Maintaining old software on new systems

This post relates to a project at a previous employer, the University of Manchester. It’s nine months since I left, but I still maintain contact with former colleagues and have been meaning to write up this draft for a while now.

At the University of Manchester there is a piece of software called Komodo, which is an essential part of several computer science modules. It was developed many years ago for a specific purpose, and as it is more or less feature complete there haven’t been any updates for a long time. Unfortunately, in the meantime Linux distributions have moved on, and support for two dependencies (Glib 1.2 and GTK 1.2) has been dropped, so they can’t be installed via packages. On top of this problem, Scientific Linux 7.1 (the distribution that was about to be rolled out when I left) is 64 bit by default, and whilst it is still possible to install and link against 32 bit libraries, it’s not as easy as it used to be.

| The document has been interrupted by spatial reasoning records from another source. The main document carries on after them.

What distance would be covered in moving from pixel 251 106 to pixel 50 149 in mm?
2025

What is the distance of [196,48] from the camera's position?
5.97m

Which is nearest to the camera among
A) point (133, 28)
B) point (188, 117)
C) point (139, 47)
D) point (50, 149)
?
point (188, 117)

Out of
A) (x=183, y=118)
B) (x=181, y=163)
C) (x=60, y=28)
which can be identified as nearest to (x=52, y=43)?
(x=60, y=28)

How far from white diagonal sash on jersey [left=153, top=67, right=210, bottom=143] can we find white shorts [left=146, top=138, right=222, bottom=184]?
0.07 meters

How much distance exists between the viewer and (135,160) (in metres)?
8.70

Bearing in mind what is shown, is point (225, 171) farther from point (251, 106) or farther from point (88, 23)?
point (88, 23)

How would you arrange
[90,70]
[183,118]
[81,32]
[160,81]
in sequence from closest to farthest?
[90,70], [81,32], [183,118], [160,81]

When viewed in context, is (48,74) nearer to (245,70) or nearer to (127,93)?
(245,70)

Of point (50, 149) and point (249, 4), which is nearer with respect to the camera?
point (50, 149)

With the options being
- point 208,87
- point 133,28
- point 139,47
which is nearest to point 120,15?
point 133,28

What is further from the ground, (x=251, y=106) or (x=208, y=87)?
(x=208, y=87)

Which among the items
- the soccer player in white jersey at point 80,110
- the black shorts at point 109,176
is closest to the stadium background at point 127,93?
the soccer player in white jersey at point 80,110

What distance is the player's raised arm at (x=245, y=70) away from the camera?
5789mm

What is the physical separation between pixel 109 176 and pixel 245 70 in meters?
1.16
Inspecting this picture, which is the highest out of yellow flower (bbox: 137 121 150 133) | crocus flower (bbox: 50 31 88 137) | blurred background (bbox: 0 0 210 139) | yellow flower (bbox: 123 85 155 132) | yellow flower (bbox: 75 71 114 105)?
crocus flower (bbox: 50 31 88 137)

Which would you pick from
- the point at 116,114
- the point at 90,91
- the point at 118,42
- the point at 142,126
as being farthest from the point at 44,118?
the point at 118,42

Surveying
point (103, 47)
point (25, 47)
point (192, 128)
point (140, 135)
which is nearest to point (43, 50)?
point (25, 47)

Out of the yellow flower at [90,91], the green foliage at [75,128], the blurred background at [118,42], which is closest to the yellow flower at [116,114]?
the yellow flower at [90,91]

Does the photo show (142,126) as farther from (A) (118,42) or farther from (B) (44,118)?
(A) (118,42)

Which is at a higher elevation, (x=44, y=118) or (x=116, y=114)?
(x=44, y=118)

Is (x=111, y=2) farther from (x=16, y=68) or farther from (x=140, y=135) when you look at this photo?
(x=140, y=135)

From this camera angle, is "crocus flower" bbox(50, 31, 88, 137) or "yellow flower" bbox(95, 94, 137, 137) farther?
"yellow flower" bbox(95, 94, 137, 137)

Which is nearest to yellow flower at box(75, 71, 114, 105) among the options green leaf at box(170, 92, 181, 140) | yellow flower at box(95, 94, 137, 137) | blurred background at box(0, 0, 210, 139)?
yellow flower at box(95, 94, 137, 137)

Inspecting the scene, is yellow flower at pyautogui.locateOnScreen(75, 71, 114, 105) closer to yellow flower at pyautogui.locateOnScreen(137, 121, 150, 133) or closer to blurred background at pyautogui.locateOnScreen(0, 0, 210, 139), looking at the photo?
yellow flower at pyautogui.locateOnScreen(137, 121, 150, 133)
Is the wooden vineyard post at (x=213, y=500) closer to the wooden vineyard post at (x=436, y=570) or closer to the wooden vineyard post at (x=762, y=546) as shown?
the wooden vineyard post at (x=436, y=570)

We had three possible solutions to the problem:

  1. Rewrite Komodo to use versions of Glib and GTK which are included the Scientific Linux repositories (requires a move from 1.2 to at least 2.x).
  2. Build the dependencies from source instead of using repository packages.
  3. Find a replacement for Komodo.

Rewriting Komodo would have been a huge task, and not something which could be achieved before the start of the next academic year (or perhaps more accurately, we couldn’t guarantee to meet a September deadline). Finding a replacement was difficult as Komodo integrates with existing lab boards. There is another piece of software called Perentie, but it doesn’t have all the features of Komodo, and switching to it would require rewriting and re-testing all the lab notes (though I believe that is the long-term plan).

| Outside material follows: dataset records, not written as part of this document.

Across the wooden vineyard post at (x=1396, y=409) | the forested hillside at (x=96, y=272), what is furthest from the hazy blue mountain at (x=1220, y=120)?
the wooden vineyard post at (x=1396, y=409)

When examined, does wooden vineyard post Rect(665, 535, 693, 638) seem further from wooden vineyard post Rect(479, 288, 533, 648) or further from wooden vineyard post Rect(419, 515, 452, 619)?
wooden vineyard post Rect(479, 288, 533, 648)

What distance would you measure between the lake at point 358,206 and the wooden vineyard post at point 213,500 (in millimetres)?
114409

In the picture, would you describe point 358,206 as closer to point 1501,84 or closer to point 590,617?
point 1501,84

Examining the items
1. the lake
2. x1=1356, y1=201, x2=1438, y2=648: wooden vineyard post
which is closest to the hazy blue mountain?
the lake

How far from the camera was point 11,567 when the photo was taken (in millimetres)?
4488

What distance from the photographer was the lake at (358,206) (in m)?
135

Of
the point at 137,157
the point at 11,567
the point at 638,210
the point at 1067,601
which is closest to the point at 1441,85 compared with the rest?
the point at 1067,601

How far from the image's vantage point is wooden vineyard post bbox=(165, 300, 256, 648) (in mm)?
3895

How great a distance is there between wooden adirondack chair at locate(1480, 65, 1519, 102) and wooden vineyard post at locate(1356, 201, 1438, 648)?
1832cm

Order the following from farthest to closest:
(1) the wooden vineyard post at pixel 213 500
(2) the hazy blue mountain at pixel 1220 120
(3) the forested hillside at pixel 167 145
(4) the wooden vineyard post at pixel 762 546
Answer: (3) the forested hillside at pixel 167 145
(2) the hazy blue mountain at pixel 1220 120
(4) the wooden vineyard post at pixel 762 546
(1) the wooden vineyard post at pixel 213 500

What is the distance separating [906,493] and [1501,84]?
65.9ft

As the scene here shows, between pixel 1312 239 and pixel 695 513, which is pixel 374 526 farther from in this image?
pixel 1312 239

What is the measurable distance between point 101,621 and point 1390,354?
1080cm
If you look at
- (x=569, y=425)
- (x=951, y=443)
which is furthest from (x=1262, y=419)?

The only viable option in a short time period is to build everything from source, so we can guarantee library compatibility. Fortunately the GNOME project keeps source archives for all its releases going back as far as we need, though it would probably be a good idea to grab a copy just in case these archives are pruned at some point in the future.

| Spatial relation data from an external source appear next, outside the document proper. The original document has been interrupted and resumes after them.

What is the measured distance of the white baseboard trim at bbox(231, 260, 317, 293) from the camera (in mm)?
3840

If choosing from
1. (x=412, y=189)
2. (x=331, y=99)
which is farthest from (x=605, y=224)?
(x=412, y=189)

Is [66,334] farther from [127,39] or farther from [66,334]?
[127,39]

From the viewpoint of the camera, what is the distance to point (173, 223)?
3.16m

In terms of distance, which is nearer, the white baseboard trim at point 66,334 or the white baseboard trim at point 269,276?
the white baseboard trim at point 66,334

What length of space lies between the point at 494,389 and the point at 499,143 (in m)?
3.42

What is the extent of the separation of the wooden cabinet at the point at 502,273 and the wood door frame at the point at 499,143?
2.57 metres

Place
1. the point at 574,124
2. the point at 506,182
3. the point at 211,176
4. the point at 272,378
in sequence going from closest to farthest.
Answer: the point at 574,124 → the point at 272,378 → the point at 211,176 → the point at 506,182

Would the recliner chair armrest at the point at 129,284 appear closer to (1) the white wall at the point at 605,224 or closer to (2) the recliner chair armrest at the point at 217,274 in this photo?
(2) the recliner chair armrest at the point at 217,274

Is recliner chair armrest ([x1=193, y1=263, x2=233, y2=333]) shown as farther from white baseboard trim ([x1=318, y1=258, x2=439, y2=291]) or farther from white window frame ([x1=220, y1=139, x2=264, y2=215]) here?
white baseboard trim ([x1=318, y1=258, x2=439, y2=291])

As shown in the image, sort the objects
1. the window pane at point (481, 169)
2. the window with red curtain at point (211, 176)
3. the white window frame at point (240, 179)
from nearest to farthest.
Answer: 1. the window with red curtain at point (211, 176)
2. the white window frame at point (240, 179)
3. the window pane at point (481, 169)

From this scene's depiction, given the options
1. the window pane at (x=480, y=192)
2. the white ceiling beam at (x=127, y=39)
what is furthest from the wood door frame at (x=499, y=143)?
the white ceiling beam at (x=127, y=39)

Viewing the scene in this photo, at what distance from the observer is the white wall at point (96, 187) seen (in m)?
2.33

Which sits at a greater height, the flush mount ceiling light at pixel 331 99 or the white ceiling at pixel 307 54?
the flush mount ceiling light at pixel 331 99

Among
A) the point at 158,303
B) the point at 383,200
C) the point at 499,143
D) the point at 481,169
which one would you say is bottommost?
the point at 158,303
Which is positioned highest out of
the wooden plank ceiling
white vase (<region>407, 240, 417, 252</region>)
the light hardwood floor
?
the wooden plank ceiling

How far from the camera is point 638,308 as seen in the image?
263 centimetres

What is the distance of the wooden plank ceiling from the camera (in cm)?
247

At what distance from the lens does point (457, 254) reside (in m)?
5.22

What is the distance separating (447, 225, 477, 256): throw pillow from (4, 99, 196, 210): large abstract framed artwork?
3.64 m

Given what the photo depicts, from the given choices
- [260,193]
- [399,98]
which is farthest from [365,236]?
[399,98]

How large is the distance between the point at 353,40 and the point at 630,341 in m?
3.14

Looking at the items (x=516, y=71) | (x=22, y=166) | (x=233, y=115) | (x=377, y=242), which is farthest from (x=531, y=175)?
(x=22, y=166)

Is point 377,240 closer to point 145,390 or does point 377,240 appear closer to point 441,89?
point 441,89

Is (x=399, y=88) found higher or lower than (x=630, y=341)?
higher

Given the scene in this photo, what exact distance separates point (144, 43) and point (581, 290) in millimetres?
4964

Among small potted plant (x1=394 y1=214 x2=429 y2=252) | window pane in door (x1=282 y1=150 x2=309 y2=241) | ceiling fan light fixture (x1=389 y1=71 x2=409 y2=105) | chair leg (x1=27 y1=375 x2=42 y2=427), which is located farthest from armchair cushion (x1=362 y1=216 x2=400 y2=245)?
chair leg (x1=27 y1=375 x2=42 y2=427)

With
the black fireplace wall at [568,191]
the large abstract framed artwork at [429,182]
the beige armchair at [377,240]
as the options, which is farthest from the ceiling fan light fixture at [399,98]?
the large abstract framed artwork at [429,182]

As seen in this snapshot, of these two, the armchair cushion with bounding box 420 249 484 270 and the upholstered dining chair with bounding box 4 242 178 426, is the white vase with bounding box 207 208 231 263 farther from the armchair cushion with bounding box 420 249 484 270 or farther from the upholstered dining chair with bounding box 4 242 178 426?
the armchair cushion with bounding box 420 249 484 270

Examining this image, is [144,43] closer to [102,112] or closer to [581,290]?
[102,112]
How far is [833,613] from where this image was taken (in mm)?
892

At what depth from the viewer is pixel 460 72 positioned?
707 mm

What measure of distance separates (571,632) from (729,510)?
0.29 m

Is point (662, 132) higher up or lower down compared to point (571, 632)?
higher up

Some of the problems we encountered during the process included:

  • The config.sub and config.guess files, which give hints as to the underlying architecture, were out of date and didn’t include any 64 bit systems.
  • GNU Make expects gtk-config to be in the path.
  • OS X defaults to Clang as its compiler, which doesn’t support the nested functions GCC extension that is used by the assembler.
  • Only certain versions of GCC can compile Komodo and its dependencies. The 4.x series works fine, but 5.x fails.

The final result of this work was the komodo-build script, which automates the bulk of the process (it downloads and builds Komodo and its direct dependencies such as GTK). For bonus points it also throws in cross-platform compatibility — it should work on Linux, OS X and Windows (with Cygwin).